● EXERCISE PASSAGE
- - -
We’re not there yet, not in the age of online video where TV networks are dinosaurs and Netflix reigns supreme. Even though (not surprisingy) Netflix’s CEO thinks that TV as we know it will be extinct in five years or so. But we are clearly in a period of change, driven by a bunch of factors, and what we’re changing to, video-wise, will obviously do something, at least, to shape the future of SDN and NFV.
We can start our journey of assessment of video’s future with the Golden Globe awards and the impressive showing by Transparent and House of Cards shows that OTT video players (Amazon and Netflix, respectively) are capable of producing content that means something. So the question is how much it will end up meaning, and what exactly the meaning will be.
TV is ad-sponsored broadcast-linear distribution, and that still makes up the great majority of viewing. Nielsen’s surveys say that people actually watch more hours of TV now; OTT video is filling in time when they don’t have access to traditional channelized video and giving people something to watch when “nothing’s on”. However, TV is its own worst enemy for two reasons; the law of averages and the law of diminishing returns.
- - -
● THE DATA

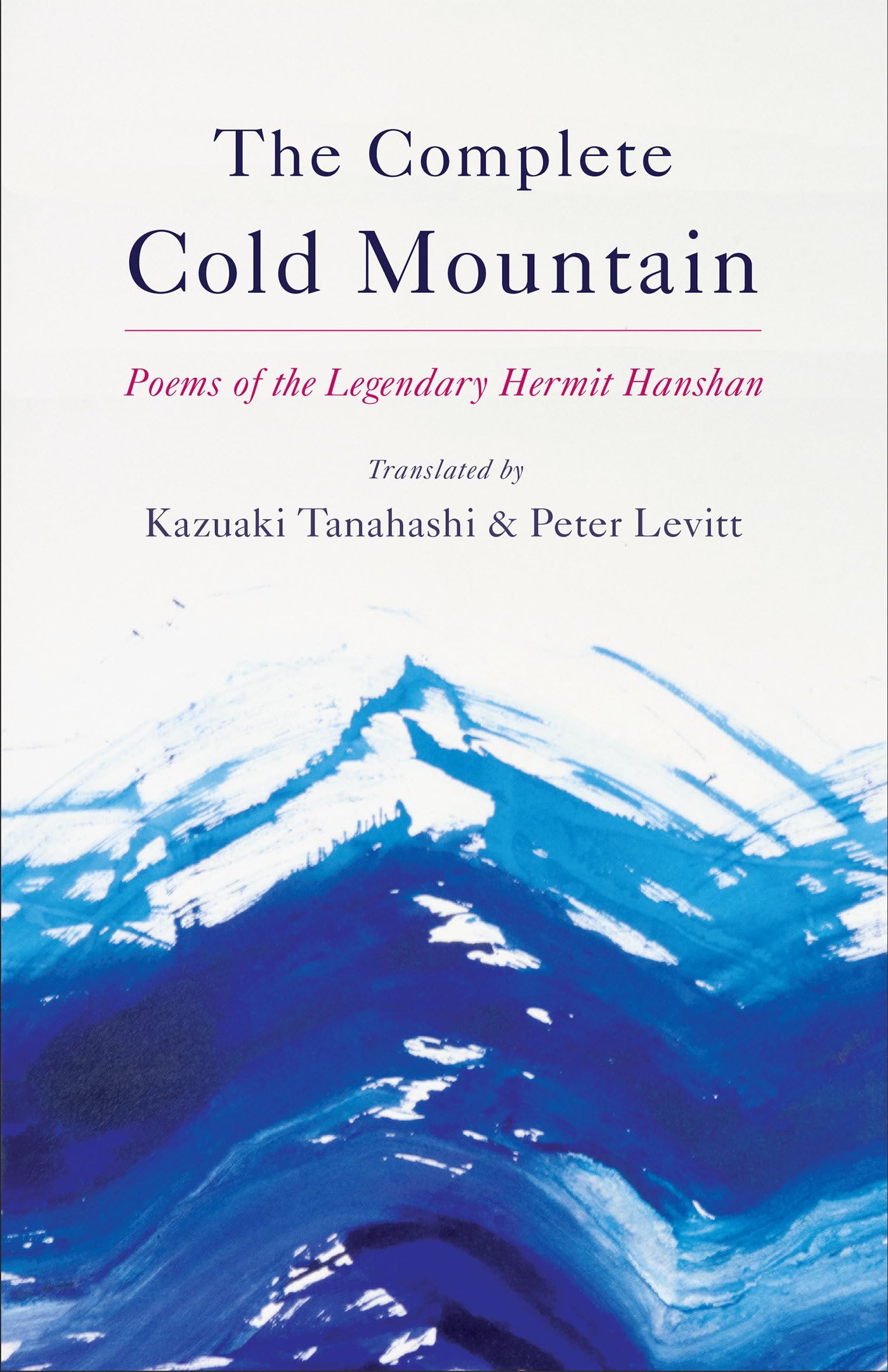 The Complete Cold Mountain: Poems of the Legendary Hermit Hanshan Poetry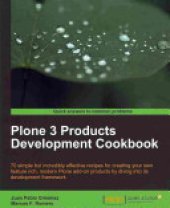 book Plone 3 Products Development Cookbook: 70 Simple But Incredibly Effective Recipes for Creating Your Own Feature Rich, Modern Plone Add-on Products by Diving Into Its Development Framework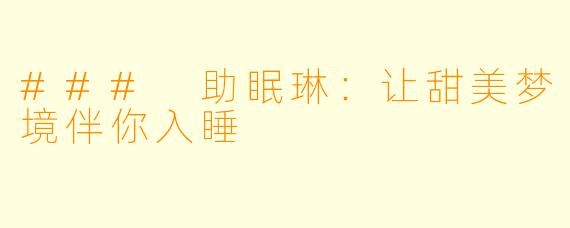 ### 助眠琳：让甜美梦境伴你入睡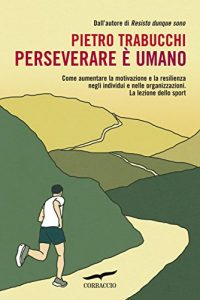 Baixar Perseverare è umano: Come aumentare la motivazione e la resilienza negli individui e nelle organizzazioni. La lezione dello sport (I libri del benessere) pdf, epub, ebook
- - -
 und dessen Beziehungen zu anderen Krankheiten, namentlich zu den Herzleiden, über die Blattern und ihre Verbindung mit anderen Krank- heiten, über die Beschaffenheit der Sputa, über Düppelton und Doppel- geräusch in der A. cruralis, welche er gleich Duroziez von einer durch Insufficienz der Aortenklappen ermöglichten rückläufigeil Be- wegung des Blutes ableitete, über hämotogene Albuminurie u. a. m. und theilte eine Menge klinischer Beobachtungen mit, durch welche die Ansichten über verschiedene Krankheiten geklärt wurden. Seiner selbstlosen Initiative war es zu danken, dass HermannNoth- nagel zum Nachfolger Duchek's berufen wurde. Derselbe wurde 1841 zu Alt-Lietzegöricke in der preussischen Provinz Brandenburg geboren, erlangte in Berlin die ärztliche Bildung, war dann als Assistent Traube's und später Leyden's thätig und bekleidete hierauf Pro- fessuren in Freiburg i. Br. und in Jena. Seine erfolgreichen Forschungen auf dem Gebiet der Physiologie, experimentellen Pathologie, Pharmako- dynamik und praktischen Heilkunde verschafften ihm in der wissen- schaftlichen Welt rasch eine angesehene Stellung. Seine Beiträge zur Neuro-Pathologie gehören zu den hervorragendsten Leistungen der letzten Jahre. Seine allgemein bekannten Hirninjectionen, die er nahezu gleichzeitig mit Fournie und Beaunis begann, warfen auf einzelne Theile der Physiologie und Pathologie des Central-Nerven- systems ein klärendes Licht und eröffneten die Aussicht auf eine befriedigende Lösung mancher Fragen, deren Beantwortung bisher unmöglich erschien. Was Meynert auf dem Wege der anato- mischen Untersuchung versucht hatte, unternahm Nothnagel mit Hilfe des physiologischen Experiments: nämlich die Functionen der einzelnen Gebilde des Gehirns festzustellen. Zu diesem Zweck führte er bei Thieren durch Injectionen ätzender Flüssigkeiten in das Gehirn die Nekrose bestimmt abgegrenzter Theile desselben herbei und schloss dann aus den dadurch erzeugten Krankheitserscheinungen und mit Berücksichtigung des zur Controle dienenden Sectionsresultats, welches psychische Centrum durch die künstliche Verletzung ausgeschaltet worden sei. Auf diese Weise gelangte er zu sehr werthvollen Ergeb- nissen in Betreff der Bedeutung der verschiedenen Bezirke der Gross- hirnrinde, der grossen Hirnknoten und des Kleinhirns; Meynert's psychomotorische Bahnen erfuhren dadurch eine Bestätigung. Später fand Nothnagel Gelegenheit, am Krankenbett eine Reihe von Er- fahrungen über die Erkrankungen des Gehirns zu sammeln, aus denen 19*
- - -
● REQUIRED ACTION A
For each statement, say whether it agrees with the text on online video and TV, answering yes or no and quoting the words of the text that decide it.
(i) Netflix's CEO expects TV as we know it to be extinct in about five years.
(ii) Nielsen's surveys say people now watch fewer hours of TV.
(iii) House of Cards comes from Amazon.
● REQUIRED ACTION B
According to the text on online video and TV, what two reasons make TV its own worst enemy?
● REQUIRED ACTION C
Carry on the text about online video and TV from its final sentence.

● ANSWER SPACE A
(i) Yes: "Netflix’s CEO thinks that TV as we know it will be extinct in five years or so"
(ii) No: "Nielsen’s surveys say that people actually watch more hours of TV now"
(iii) No: "Transparent and House of Cards shows that OTT video players (Amazon and Netflix, respectively)"

● ANSWER SPACE B
The law of averages and the law of diminishing returns.

● ANSWER SPACE C
The law of averages in TV means that you have to appeal to an increasingly “average” audience in order to justify the programming to advertisers. How many great shows have turned to crap? It’s not an accident, it’s demographics. You want a mass market and it has to be made up of the masses. This means that a good segment of the viewing population is in a stage of successive disenchantment as one show after the other becomes banal pap for the masses. These people are targets for VoD and OTT.
The law of diminishing returns says that when you add commercial time to shows to increase revenue you drive viewers away, which means you have to add even more time and drive away even more viewers. ABC’s “Galavant” seemed to me to have about a third of its time dedicated to commercials, making a decent show hard to tolerate. People disgusted with commercials can turn to VoD and OTT.
Both these points bring out another because both relate to advertising—commercials. Ad sponsorship’s problem is that there’s only a finite and shrinking pie to slice and an ever-growing number of people slicing it. For every Facebook gain there’s a Google or TV network loss. One thing that Netflix and Amazon prime have going for it is simple—retail. You sell stuff and people pay you. How much depends on your perceived value to them, and it is already clear that there’s a lot more money in selling service than in selling ads.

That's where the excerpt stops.